A silence followed, a silence only broken by the dying man's difficult long-drawn breaths, by the occasional dropping of a coal into the grate, or the creaking of the heavy old furniture. And all the time Margaret stood immovable in her place, her arms about the dying man, his head close pillowed against her. All at once he spoke again, hurriedly, fearfully.
"You--are--sure--forgiveness," he gasped out. "G.o.d--will--forgive?"
"I am sure," she answered, and there was no quaver in her voice, only a great certainty; "there are no bounds to G.o.d's love. He will forgive.
He loves you, my dear. I am quite sure you need not be afraid."
She spoke as gently, in as simple language as though he had been a little child, and the fear slowly died out of his face. His eyes looked once again into hers, with a look of adoring love and reverence; then, with a tired sigh, the sigh of an over-weary child, his head sank back more heavily against her, and the gasping breath was still.
CHAPTER XV.
"I DO TRUST, CICELY, YOU KEEP HER IN HER PLACE."
"Your being in town for Christmas is quite an unusual occurrence, isn't it, Cousin Arthur?"

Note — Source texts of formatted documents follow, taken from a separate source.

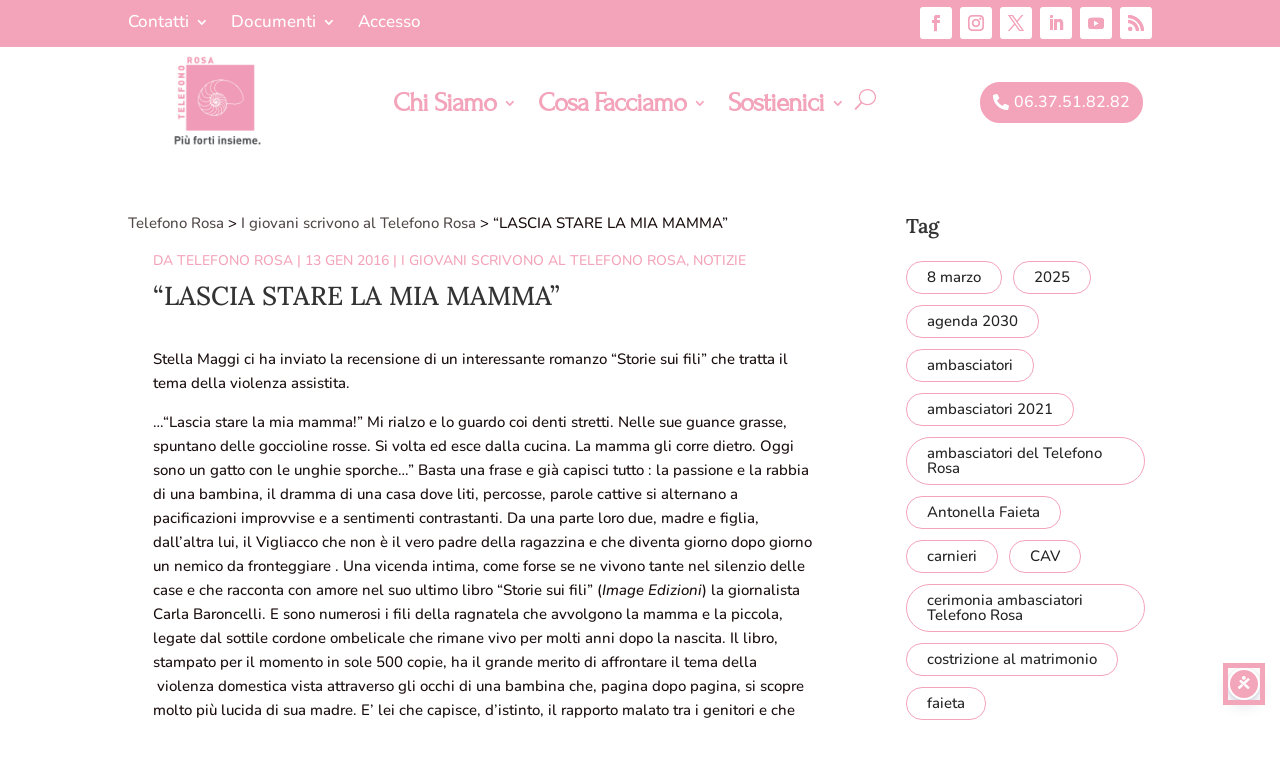

--- FILE ---
content_type: text/css
request_url: https://www.telefonorosa.it/wp-content/uploads/titan-framework-cfc-css.css?ver=6.8.3
body_size: 133
content:
#cfc,#cfc .wpcf7-quiz-label,#cfc p,#cfc label{color:#000;}#cfc,#cfc p{font-size:inherit;font-size:inheritpx;}#cfc{padding:0px;}#cfc{margin:0px;}#cfc{border:0px solid;}#cfc{border-radius:0px;}#cfc{border-color:#000;}#cfc form input,#cfc form textarea{width:100%;}#cfc input,#cfc textarea{color:#f3a4ba;}#cfc input,#cfc textarea{background-color:#fff;}#cfc form input,#cfc form textarea{padding:10px;}#cfc form input,#cfc form textarea{margin-bottom:5px;}#cfc form input,#cfc form textarea{font-size:inherit;font-size:20px;}#cfc form input,#cfc form textarea{border:2px solid;}#cfc form input,#cfc form textarea{border-radius:10px;}#cfc form input,#cfc form textarea{border-color:#ccc;}#cfc .wpcf7-submit{width:100%;}#cfc .wpcf7-submit{color:#f3a4ba;}#cfc .wpcf7-submit{background-color:#fff;}#cfc .wpcf7-submit:hover{color:#fff;}#cfc .wpcf7-submit:hover{background-color:#f3a4ba;}#cfc .wpcf7-submit{border:2px solid;}#cfc .wpcf7-submit{border-radius:20px;}#cfc .wpcf7-submit{border-color:#ccc;}#cfc .wpcf7-submit:hover{border-color:#fff;}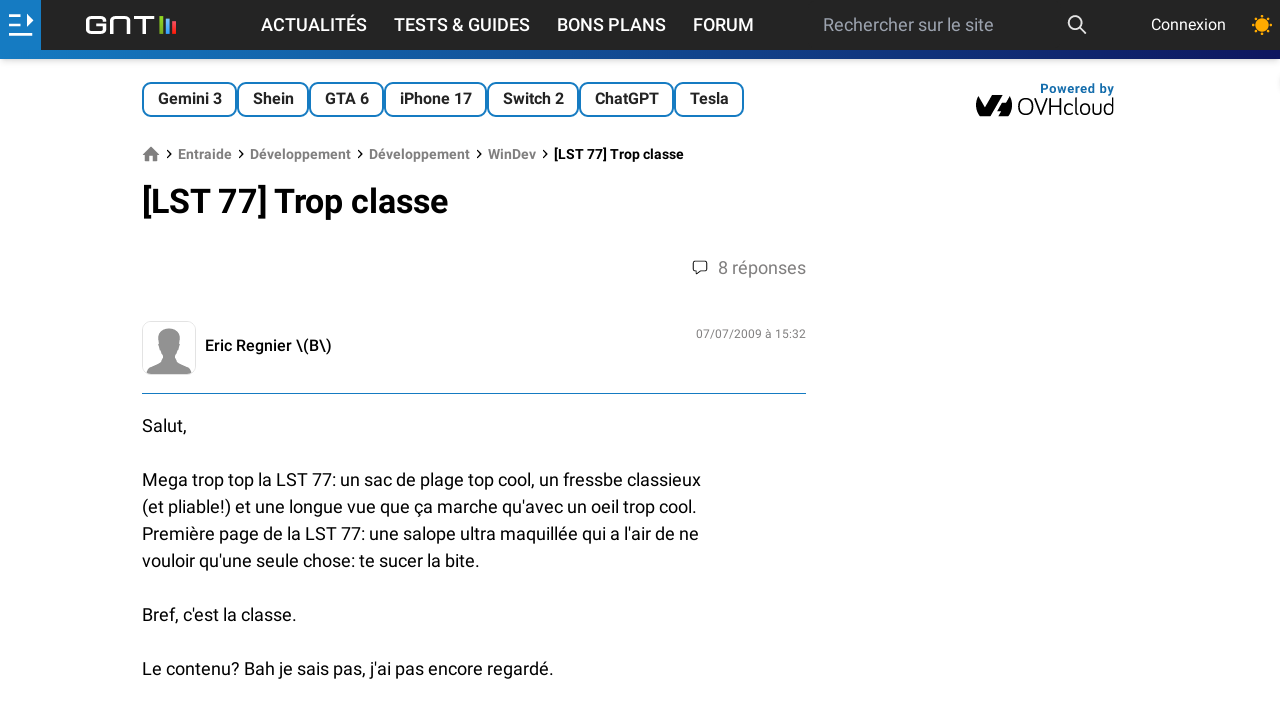

--- FILE ---
content_type: text/html; charset=utf-8
request_url: https://www.google.com/recaptcha/api2/aframe
body_size: 266
content:
<!DOCTYPE HTML><html><head><meta http-equiv="content-type" content="text/html; charset=UTF-8"></head><body><script nonce="hTNRrUae3mW_XqUifIoKDg">/** Anti-fraud and anti-abuse applications only. See google.com/recaptcha */ try{var clients={'sodar':'https://pagead2.googlesyndication.com/pagead/sodar?'};window.addEventListener("message",function(a){try{if(a.source===window.parent){var b=JSON.parse(a.data);var c=clients[b['id']];if(c){var d=document.createElement('img');d.src=c+b['params']+'&rc='+(localStorage.getItem("rc::a")?sessionStorage.getItem("rc::b"):"");window.document.body.appendChild(d);sessionStorage.setItem("rc::e",parseInt(sessionStorage.getItem("rc::e")||0)+1);localStorage.setItem("rc::h",'1768697818677');}}}catch(b){}});window.parent.postMessage("_grecaptcha_ready", "*");}catch(b){}</script></body></html>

"Quite unusual; I may almost say, unprecedented. Dear Ellen and I, as you know, have the greatest horror of any prolonged stay in this Babylon, but, at the present moment, it is impossible to avoid it."
"And Cousin Ellen is bearing up pretty well?" Cicely could not keep the twinkle out of her eyes, although her voice was perfectly grave; but Sir Arthur, being, as has been said, totally devoid of humour, only observed the becoming gravity of tone, and not the twinkle.
"As well as can be expected," he responded, with a gloomy shake of the head, "but she dislikes hotels at all times, and at Christmas she doubly dislikes having to live a hotel life. We have our little festivities at home, quite small, unpretentious festivities, for the servants and the men on the estate, and we shall feel not taking part in them."
"And surely the servants will miss you?" Cicely said with her pretty gracious manner, whilst, it must be confessed, she inwardly wondered whether the Congreves' household staff would regret or be relieved, by the absence of their master and mistress at this festive season.